2.7. Anti‐wrinkle assay by PRIMOS LITE

We evaluated the anti‐wrinkle effects of ARE using PRIMOS Lite (field of view 18 × 13; GFMesstechnik GmbH) and a VISIA‐CA (VISIA Complexion Analysis, Canfield Scientific, Inc.). To measure the effects of ARE using the PRIMOS Lite, we took pictures of the crow's feet wrinkles on skin at 0, 4, and 8 weeks. We analyzed skin wrinkle parameters (total roughness [R1], maximum roughness [R2], average roughness [R3], smooth roughness [R4], average of all heights and depths to the reference plane [R5]) with the PRIMOS Lite software (PRIMOS Lite version 5.8E) using 3D matching.

2.8. Anti‐wrinkle effect assay by global photodamage score

We also identified the anti‐wrinkle effects of ARE using a global photodamage score that was assigned based on a visual assessment. ¹⁵ At weeks 0, 4, and 8, dermatologists studied the photographs and scored them based on the severity of the wrinkles (0, none; 1, none/mild; 2, mild; 3, mild/moderate; 4, moderate; 5, moderate/severe; 6, severe; and 7, very severe).

2.9. Statistical analysis

The results are expressed as means ± standard deviation. The statistical analysis was measured using the SPSS software version 17.0 (SPSS Inc.) to determine the significance of the measured values using the test product. A repeated‐measures analysis of variance was conducted to analyze these results to compare placebo and ARE lotion group data to analyze the average of R1, R2, R3, R4, and R5 value, showing the degree of skin wrinkle. Statistical differences were considered significant at a p value of <0.05.

3. RESULTS

3.1. Cytotoxicity of ARE

To evaluate the cytotoxicity of ARE in fibroblasts, WST‐1 assays were performed using various concentrations using ELISA at 650 nm. ARE impacted cell viability in a dose‐dependent manner in fibroblasts. Cytotoxicity was maintained at over 90% when the cells were treated with sample doses of 50 μg/ml (Figure 1).

Cell viability assay on the effect of *Angelica gigas* Nakai root extracts in human dermal fibroblasts

3.2. Effects of ARE on type I collagen

To determine the anti‐wrinkle effects of ARE in vitro, we demonstrated the synthesis of type I collagen in fibroblasts. The culture was treated with various concentrations of ARE for 24 h and compared with a control and transforming growth factor‐beta (TGF‐β) (10 ng/ml). The ARE slightly increased type I collagen production by 40% at 50 μg/ml as compared with the control (Figure 2).

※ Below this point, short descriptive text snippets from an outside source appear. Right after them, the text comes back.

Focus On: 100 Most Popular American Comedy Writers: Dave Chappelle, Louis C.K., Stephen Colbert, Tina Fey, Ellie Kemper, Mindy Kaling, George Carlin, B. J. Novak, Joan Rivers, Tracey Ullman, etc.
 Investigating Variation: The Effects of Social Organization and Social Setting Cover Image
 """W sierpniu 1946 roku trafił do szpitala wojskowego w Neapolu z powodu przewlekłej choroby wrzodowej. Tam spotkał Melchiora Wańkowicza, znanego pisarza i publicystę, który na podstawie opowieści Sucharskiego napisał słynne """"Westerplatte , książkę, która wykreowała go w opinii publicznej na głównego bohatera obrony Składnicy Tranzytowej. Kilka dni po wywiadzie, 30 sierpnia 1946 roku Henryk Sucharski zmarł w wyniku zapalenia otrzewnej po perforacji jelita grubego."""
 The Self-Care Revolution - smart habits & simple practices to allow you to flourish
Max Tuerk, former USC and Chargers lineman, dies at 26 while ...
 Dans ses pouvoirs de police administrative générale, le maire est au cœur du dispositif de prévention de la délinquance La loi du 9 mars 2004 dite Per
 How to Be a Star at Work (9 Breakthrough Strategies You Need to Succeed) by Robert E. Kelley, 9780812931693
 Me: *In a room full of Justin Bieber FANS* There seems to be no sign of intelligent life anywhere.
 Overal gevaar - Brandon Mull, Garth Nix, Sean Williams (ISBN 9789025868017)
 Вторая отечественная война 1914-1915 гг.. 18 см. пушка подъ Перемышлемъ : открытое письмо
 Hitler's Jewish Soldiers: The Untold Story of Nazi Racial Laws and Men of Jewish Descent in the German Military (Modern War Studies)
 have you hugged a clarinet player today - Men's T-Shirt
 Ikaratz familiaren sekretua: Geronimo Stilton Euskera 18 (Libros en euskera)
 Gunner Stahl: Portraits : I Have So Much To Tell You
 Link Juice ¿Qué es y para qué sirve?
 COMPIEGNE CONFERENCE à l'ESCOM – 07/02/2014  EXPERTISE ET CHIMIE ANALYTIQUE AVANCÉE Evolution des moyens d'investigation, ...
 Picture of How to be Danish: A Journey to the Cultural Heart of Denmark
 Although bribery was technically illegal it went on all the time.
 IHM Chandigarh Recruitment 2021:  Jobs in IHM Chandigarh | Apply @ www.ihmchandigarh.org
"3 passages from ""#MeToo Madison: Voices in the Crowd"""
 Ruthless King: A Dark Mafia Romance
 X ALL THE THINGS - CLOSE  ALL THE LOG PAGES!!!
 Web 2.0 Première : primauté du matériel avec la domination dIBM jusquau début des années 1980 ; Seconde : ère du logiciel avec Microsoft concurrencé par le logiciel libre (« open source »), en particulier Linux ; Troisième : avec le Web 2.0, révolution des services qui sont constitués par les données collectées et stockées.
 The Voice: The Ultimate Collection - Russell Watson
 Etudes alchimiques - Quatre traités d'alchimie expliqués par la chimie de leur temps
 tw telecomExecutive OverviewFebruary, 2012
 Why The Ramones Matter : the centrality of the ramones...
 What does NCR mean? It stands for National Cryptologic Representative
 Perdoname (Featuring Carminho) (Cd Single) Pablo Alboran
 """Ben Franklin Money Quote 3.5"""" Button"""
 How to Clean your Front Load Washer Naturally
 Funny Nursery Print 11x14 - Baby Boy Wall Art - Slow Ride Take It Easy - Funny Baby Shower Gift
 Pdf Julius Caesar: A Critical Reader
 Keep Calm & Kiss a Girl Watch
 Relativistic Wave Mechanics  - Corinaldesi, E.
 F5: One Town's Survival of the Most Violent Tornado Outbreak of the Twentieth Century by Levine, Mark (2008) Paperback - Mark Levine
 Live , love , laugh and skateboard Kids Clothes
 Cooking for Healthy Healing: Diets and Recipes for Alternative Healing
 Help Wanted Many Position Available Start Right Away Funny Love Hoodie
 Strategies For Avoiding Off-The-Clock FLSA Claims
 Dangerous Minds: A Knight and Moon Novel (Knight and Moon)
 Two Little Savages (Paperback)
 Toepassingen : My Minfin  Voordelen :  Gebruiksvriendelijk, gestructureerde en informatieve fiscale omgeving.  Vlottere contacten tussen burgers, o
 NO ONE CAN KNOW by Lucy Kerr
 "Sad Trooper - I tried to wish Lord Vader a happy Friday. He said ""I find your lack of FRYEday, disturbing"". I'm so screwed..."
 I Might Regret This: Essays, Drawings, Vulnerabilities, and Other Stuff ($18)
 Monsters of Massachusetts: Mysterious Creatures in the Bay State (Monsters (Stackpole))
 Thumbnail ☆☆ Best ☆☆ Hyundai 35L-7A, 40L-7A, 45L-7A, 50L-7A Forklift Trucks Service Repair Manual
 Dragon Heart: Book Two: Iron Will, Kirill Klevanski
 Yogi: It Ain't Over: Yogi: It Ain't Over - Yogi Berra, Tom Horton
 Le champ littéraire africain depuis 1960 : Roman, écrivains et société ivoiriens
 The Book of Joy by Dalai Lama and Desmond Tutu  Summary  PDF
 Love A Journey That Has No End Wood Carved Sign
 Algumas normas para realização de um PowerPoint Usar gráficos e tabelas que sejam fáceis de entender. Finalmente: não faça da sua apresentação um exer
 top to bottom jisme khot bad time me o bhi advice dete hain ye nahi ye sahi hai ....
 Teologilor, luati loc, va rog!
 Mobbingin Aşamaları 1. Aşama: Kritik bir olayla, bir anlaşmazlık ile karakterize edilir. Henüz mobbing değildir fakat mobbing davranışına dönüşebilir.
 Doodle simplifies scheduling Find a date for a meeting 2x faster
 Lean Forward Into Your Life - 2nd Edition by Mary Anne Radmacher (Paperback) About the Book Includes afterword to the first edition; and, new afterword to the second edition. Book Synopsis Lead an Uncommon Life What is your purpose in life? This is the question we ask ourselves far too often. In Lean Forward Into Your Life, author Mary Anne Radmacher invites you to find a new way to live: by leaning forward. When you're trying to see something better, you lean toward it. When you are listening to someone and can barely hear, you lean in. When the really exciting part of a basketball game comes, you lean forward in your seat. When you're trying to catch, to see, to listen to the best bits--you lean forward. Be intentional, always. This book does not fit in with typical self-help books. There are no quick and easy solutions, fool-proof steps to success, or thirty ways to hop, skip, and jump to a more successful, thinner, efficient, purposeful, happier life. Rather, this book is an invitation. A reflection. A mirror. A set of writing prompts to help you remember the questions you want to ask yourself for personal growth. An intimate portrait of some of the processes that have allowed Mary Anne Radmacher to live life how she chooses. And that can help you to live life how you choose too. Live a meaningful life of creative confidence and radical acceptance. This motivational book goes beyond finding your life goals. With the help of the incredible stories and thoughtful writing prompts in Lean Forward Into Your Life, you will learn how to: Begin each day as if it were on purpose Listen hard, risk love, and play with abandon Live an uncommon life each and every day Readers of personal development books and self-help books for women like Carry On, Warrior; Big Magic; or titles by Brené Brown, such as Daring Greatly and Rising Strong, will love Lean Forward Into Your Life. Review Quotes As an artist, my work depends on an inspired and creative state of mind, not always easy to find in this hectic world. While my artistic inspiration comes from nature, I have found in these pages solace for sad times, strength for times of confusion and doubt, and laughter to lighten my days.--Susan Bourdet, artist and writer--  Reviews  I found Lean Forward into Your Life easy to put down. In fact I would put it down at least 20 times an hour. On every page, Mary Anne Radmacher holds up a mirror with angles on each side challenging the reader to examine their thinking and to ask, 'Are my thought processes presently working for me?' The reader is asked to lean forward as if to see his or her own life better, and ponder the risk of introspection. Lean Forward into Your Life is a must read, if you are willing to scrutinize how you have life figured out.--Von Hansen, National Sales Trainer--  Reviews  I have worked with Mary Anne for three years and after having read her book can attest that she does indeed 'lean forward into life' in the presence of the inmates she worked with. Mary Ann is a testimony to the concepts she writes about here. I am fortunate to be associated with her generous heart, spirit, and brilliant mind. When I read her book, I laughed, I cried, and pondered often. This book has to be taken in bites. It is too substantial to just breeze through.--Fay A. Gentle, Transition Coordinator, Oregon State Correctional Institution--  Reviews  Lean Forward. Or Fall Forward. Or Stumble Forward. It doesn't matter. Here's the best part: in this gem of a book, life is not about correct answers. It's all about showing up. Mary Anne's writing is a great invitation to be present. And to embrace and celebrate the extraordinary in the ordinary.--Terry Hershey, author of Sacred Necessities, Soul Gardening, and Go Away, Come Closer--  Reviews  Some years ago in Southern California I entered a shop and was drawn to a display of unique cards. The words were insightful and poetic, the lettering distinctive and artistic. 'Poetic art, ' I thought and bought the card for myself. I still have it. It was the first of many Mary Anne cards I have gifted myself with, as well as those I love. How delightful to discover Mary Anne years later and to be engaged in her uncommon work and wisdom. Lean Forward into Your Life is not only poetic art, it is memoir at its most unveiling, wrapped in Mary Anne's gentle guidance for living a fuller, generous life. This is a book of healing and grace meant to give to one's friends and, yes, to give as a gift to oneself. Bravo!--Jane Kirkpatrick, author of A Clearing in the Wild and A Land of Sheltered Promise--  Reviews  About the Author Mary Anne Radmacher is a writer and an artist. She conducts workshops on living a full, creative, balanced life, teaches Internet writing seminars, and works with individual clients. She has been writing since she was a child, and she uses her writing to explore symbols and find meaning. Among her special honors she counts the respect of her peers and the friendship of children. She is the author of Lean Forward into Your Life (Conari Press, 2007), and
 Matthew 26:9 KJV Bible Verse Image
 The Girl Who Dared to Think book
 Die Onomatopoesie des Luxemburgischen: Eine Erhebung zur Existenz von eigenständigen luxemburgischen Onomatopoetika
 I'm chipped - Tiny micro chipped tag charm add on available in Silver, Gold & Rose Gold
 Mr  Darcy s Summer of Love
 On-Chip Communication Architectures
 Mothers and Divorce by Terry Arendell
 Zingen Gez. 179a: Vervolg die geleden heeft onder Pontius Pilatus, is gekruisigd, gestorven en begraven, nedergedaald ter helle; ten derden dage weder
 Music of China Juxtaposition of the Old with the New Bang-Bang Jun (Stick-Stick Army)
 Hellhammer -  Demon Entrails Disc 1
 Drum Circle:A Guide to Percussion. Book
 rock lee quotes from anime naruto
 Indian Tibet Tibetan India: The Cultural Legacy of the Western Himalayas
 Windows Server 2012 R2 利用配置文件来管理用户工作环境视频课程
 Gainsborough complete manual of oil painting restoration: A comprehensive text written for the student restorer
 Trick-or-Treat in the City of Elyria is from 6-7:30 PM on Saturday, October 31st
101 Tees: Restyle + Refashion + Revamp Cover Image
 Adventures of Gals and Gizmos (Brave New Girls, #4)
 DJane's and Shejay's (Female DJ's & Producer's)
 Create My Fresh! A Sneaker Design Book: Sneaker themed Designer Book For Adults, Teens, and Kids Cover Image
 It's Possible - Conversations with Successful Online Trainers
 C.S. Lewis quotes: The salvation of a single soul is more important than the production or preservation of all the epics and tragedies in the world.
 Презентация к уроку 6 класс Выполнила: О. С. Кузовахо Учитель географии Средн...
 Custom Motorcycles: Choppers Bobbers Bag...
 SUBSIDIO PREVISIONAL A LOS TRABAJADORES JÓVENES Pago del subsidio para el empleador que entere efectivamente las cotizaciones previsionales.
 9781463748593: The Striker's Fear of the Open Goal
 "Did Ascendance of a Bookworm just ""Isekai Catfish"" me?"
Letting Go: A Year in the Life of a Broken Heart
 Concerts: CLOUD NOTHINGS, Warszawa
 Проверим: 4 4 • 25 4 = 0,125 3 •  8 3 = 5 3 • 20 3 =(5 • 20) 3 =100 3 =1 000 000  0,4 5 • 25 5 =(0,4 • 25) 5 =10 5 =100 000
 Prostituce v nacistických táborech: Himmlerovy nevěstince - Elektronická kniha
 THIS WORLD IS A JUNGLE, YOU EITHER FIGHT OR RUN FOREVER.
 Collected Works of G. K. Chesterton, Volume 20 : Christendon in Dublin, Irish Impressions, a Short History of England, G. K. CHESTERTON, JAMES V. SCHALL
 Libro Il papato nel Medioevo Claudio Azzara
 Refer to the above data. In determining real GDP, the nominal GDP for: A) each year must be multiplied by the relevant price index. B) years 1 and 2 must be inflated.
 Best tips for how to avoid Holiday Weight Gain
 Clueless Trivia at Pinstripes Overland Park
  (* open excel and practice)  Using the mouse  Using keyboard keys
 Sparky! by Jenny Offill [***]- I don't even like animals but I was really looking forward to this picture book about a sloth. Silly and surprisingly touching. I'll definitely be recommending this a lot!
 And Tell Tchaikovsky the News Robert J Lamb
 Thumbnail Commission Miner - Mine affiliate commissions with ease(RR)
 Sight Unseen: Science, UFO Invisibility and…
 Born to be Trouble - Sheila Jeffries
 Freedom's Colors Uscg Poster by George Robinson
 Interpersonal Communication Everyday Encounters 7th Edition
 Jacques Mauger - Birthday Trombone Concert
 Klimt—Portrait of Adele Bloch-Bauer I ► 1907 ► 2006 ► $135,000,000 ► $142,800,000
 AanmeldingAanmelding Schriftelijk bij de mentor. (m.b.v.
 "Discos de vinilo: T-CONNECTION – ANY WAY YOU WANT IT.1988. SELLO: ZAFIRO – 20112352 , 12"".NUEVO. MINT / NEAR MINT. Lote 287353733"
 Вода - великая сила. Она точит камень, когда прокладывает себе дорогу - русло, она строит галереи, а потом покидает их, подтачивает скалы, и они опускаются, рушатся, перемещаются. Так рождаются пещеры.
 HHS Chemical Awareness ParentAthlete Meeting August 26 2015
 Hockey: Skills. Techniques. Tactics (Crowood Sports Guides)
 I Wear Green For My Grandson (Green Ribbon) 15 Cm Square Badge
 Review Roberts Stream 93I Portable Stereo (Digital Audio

Effects of type I collagen on *Angelica gigas* Nakai root extracts in human dermal fibroblasts

3.3. Clinical trials by roughness analysis

The anti‐wrinkle effects of ARE were further evaluated in a clinical study of healthy women. This clinical test on human skin was conducted with volunteers who satisfied all the inclusion criteria and did not meet the exclusion criteria. Roughness parameters were calculated to determine the anti‐wrinkle effects of the ARE lotion compared with the placebo. The use of lotion with 0.025% ARE for 8 weeks decreased the appearance of crow's feet wrinkles significantly in comparison with the use of the placebo (p < 0.05; Figure 3). The changes in roughness parameters were analyzed based on the average R1, R2, R3, R4, and R5 values.

Changes in roughness parameters in crow's feet wrinkles during the study (*p < 0.05) compared with the placebo

Prior to the treatment with ARE lotion and placebo, values of total skin roughness (R1) were 151.38 arbitrary unit (AU) and 153.46 AU, respectively. The value of R1 (ΔR1) for the ARE lotion group were decreased by 10.99 AU and 19.64 AU for 4 and 8 weeks, respectively. Maximal roughness (R2) was 144.90 AU and 145.83 AU in the ARE lotion and placebo groups. ARE lotion treatment decreased R2 values by 9.40 AU, 19.52 for 4 and 8 weeks, respectively. The values of average roughness (R3) were decreased 2.62 AU and 5.01 AU for 4 and 8 weeks compared to baseline in ARE lotion and placebo groups. Also, ARE lotion ameliorated the values of smooth roughness (R4), which means that ARE lotion improved loss of skin moisture, decreased 5.70 AU and 10.07 AU for 4 and 8 weeks. Average of all heights and depths to the reference plane were changed by the ARE lotion group, significantly. Meanwhile, No significant difference in R1 to R5 value was found at from 4 weeks and 8 weeks in placebo. We confirmed that all the parameter values improved at 8 weeks after ARE use compared with placebo use (Figure 4). These results suggest that the ARE lotion demonstrates anti‐wrinkle effects in human trials.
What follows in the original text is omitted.